**Textauszug**

▶

Die Entwicklung beim Sozialen Wohnungsbau sei dramatisch, so Geywitz: „Es gab mal drei Millionen Sozialwohnungen, heute sind es noch eine Million“, betonte die in Potsdam geborene Bauministerin. „Man kann deutlich erkennen, dass der Wohnungsmarkt eben nicht alles von selbst regelt.“ Wohnungslose würden vielerorts kaum eine Wohnung finden, die AWO Reutlingen sei da vorbildlich, weil sie für Wohnraum sorge, indem sie mehr als 100 Wohnungen für ihre Klientel angemietet hat, betonte Geschäftsführer Ulrich Högel beim Besuch der Ministerin.
Weigle hatte schnell mehrere Punkte erkannt, bei denen die Ministerin weiterhelfen konnte: „Klara Geywitz hat uns geraten, für den Sanierungsbedarf der Oasen Förderprogramme von Bund oder Land abzurufen“, freute sich der AWO-Vorsitzende. Ähnlich könnte eventuell auch die Notunterkunft der AWO profitieren, „die alles andere als barrierefrei ist“, betonte Ulrich Högel. „Die Situation dort ist mehr als grenzwertig.“
Geywitz berichtete von ähnlichen Erfahrungen in ihrem eigenen Heimat-Bundesland Brandenburg: „Da sind Ersatzunterkünfte geschaffen worden und erst da hat man gesehen, dass in den bisherigen Sozialwohnungen seit einer Vielzahl von Jahrzehnten gar nichts gemacht wurde.“ Gefordert hat die Bundesbauministerin zudem einheitliche fachliche Standards für die Unterbringung von Wohnungslosen: „Da muss sich unbedingt was tun, es kann doch nicht sein, dass Frauen zusammen mit Männern in Unterkünften untergebracht werden“, so Klara Geywitz.
Viel zu oft sei das in Kommunen noch üblich, „es gibt immer wieder Frauen, die lieber draußen schlafen, als in solchen Unterkünften zusammen mit Männern“. Högel stimmte sofort zu: In Reutlingen gebe es zwar getrennte Räumlichkeiten, aber mancherorts „sind die Unterbringungen wirklich desolat“. Außerdem würden dringend Stabilisierungsmöglichkeiten für Familien und Kinder gebraucht, betonte Sebastian Weigle. „Wir brauchen eine starke Lobby für das Thema der Wohnungslosen“, betonte auch Helmut Treutlein als SPD-Fraktionsvorsitzender des Reutlinger Gemeinderats.
Klar sei, dass weitere Wohnungen dringend auch für Wohnungslose gebraucht würden, waren sich alle SPD-Mitglieder beim Besuch der Ministerin einig. „Neubauten sind genauso wichtig wie die Sanierung von bestehenden Wohnungen“, sagte Klara Geywitz. „Zumal die Mietverträge in den Oasen bei uns nicht an Betreuung gekoppelt ist“, sagte Uli Högel. Und das bedeute, dass die Bewohner auch nach Ende einer sozialpädagogischen Betreuung nicht aus den Wohnungen ausziehen müssen. „Sie können also dort weiter wohnen, quasi bis zu ihrem Lebensende“, betonte Högel.

◀

**Auflistung**
▶

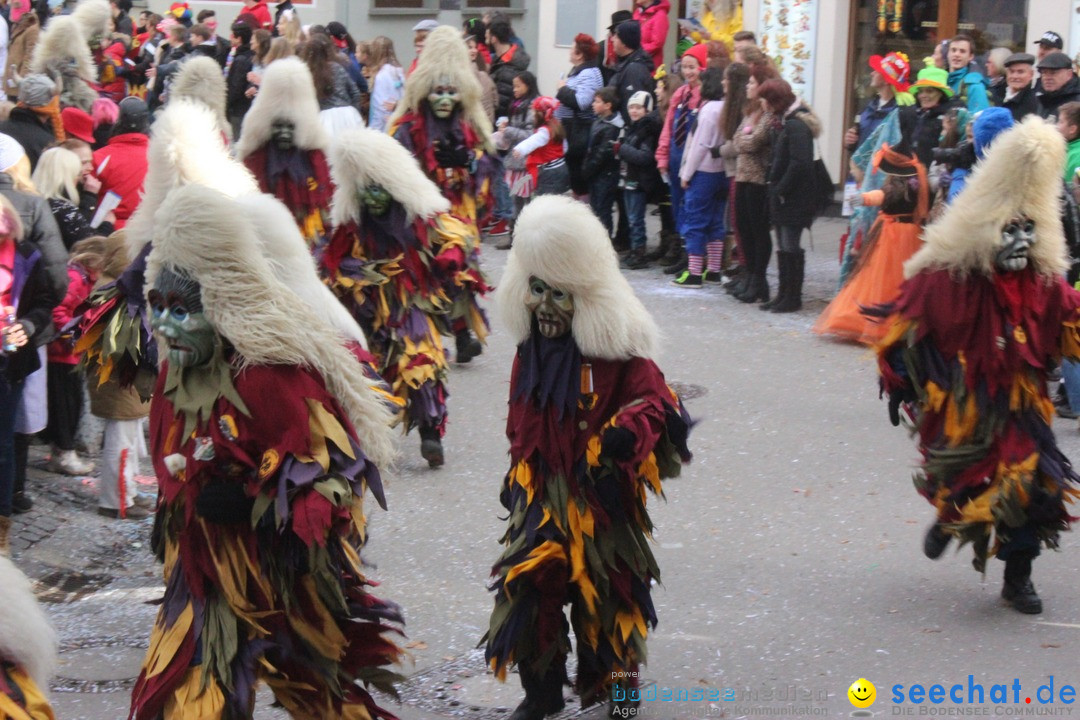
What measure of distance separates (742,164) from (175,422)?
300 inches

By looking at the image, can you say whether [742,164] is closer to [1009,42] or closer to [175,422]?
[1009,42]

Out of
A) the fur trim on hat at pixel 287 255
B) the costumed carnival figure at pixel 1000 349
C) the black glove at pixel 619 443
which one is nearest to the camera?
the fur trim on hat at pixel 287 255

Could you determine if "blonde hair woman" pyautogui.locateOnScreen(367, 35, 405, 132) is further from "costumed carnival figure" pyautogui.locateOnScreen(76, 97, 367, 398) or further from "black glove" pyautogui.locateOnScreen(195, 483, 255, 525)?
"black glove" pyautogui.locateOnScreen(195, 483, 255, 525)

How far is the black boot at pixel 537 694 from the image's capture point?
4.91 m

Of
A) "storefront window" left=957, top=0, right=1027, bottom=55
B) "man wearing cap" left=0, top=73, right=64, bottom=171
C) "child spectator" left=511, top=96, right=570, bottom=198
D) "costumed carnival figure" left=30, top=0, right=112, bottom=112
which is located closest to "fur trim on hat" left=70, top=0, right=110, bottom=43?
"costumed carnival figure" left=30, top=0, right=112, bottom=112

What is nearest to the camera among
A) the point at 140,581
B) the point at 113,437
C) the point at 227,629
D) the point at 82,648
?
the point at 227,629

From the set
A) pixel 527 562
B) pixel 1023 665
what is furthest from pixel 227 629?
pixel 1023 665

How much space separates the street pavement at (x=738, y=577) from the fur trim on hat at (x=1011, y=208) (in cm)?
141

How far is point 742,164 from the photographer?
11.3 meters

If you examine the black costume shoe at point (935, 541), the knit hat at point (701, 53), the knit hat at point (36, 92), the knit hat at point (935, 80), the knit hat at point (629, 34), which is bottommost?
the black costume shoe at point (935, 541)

◀
▶

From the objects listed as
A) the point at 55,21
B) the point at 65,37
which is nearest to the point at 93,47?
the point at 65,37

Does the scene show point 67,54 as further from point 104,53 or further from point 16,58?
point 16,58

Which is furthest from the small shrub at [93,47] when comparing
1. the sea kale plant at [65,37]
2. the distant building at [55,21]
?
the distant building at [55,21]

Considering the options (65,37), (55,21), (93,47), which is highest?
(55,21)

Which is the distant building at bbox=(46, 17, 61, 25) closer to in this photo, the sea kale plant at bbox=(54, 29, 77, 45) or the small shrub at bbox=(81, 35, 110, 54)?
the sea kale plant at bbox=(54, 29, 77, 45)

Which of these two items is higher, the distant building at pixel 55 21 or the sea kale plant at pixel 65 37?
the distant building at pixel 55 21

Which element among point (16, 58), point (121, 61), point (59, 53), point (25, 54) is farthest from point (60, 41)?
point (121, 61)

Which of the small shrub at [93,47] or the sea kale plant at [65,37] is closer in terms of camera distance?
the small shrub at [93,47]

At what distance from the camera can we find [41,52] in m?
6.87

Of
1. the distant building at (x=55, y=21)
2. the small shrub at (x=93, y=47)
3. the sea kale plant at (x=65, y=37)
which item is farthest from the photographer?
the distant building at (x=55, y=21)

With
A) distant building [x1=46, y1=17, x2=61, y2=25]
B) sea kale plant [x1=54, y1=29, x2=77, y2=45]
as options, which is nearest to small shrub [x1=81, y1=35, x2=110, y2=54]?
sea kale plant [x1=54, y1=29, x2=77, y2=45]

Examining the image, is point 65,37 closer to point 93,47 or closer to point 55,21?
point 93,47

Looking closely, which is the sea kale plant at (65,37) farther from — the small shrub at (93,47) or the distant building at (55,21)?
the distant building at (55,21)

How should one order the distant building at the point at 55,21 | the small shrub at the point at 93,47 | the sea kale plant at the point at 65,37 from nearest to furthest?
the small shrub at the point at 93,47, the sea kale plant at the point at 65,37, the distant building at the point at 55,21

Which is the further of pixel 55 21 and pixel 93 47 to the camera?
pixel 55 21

◀

**Aufgaben**
A – Schreiben Sie aus dem Textauszug die Passage von „Die Entwicklung beim“ bis „Besuch der Ministerin.“ wortgetreu ab.
B – Nennen Sie alle Personen, die im Textauszug mit Namen erwähnt werden.
C – Beantworten Sie anhand des Textauszugs die folgenden Fragen:
(i) Wie viele Sozialwohnungen gab es laut Geywitz früher einmal?
(ii) Wie viele Wohnungen hat die AWO Reutlingen für ihre Klientel angemietet?
(iii) Welche Funktion hat Helmut Treutlein?

**Lösungen**
A –
Die Entwicklung beim Sozialen Wohnungsbau sei dramatisch, so Geywitz: „Es gab mal drei Millionen Sozialwohnungen, heute sind es noch eine Million“, betonte die in Potsdam geborene Bauministerin. „Man kann deutlich erkennen, dass der Wohnungsmarkt eben nicht alles von selbst regelt.“ Wohnungslose würden vielerorts kaum eine Wohnung finden, die AWO Reutlingen sei da vorbildlich, weil sie für Wohnraum sorge, indem sie mehr als 100 Wohnungen für ihre Klientel angemietet hat, betonte Geschäftsführer Ulrich Högel beim Besuch der Ministerin.

B – Klara Geywitz, Ulrich Högel, Sebastian Weigle, Helmut Treutlein

C –
(i) Drei Millionen.
(ii) Mehr als 100.
(iii) Er ist SPD-Fraktionsvorsitzender des Reutlinger Gemeinderats.